─── GIVEN DATA ───

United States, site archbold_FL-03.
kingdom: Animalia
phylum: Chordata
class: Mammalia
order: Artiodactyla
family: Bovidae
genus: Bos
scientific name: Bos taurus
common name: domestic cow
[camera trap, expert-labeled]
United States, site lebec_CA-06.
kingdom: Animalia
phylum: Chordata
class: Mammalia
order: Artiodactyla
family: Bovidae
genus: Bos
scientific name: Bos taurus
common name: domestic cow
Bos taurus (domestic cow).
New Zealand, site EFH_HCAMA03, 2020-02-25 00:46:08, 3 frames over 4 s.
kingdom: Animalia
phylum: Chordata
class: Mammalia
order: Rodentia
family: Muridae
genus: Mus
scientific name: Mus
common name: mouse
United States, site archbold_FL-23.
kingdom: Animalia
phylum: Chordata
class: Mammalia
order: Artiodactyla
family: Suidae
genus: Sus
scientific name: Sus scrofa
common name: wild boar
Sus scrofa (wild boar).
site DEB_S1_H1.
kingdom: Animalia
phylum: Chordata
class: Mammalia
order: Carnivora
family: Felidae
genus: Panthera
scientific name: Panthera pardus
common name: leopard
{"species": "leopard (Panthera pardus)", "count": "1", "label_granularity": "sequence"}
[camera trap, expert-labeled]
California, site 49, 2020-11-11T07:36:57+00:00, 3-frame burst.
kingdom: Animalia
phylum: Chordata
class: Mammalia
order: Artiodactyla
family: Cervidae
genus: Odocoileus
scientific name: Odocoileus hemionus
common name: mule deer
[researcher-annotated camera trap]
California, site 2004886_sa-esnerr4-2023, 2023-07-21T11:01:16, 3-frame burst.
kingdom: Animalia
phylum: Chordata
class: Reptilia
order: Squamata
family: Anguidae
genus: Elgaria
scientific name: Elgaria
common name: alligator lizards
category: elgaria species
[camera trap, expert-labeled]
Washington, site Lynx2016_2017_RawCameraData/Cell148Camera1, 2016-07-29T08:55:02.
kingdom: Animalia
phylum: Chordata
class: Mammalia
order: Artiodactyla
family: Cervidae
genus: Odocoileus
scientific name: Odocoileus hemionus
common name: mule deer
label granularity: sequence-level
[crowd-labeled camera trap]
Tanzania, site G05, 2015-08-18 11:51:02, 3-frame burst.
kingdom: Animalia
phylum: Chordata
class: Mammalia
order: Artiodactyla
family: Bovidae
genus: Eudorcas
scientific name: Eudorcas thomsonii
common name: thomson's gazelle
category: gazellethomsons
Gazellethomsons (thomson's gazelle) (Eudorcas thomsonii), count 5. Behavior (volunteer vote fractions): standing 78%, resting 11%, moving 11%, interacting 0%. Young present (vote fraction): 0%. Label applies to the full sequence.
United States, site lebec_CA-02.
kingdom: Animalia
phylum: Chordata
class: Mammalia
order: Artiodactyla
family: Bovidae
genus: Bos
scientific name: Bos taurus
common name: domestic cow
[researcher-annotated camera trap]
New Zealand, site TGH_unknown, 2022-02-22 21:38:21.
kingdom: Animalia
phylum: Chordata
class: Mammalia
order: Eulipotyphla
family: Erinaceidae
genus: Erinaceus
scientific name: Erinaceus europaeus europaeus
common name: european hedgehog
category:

───

ASSIGNMENT
Report how many lines in the listing above hold the string "scientific", giving the number and no other words.

RESPONSE FOR THIS EXERCISE
11